**Given passage**
I find, counter to Badiou, I think, in this book a much deeper, darker implication. This implication mainly being that there is no real legitimacy within thought, that our ability to make sense relies solely on our ability to apply categories, to tease out, to decide what the indiscernable is by naming tentatively and then engendering a generic situation fully by extension. What about shows us however isn’t simply that discourse itself is an arbitrary set of conditions that have been formed by the inclusion of itself as an empty signifier–but that understanding itself is the acknowledgement of its own absurd axiom but through the act of repetition… that the only real tool we have for determining the truth of any discourse is the weak form of testing its consistency. Only that which remains most consistent (and applicable) remain what is to be best determined as truth, though to be sure, a truth which mostly depends on what a subject can recognize in the void.

**Stated exercise A**
In the passage on Badiou, what is named as the only real tool for determining the truth of any discourse?
**Stated exercise B**
Do these statements agree with the passage on Badiou? Answer yes or no for each and quote the deciding words. (i) The writer reads the book's implication in agreement with Badiou. (ii) The truth described depends mostly on what a subject can recognize in the void. (iii) The writer holds that there is real legitimacy within thought.

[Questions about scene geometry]
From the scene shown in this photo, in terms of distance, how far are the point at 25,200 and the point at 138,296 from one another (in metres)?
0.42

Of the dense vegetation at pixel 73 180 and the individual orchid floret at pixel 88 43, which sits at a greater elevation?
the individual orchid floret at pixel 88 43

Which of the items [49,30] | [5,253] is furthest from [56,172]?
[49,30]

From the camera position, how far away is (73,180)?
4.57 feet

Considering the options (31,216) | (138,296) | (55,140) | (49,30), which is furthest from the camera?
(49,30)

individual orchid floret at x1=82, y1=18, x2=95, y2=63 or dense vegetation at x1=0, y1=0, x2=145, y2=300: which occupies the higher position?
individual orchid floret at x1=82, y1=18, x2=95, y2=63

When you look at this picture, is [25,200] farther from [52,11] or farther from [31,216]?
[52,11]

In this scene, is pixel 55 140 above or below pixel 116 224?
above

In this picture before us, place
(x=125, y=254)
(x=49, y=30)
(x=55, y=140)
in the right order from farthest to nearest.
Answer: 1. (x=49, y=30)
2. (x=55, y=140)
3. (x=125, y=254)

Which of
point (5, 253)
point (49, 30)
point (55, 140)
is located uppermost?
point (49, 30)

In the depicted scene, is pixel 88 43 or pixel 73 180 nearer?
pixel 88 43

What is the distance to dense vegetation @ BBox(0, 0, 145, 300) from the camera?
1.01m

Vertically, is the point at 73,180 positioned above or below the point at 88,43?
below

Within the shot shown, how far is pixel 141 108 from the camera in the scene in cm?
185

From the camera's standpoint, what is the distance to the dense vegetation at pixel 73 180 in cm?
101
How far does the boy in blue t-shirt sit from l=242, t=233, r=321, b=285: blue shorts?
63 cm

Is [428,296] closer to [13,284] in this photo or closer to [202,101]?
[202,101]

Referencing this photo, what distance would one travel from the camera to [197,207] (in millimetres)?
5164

**Exercise solution A**
The weak form of testing its consistency.

**Exercise solution B**
(i) No: "counter to Badiou, I think"
(ii) Yes: "a truth which mostly depends on what a subject can recognize in the void"
(iii) No: "there is no real legitimacy within thought"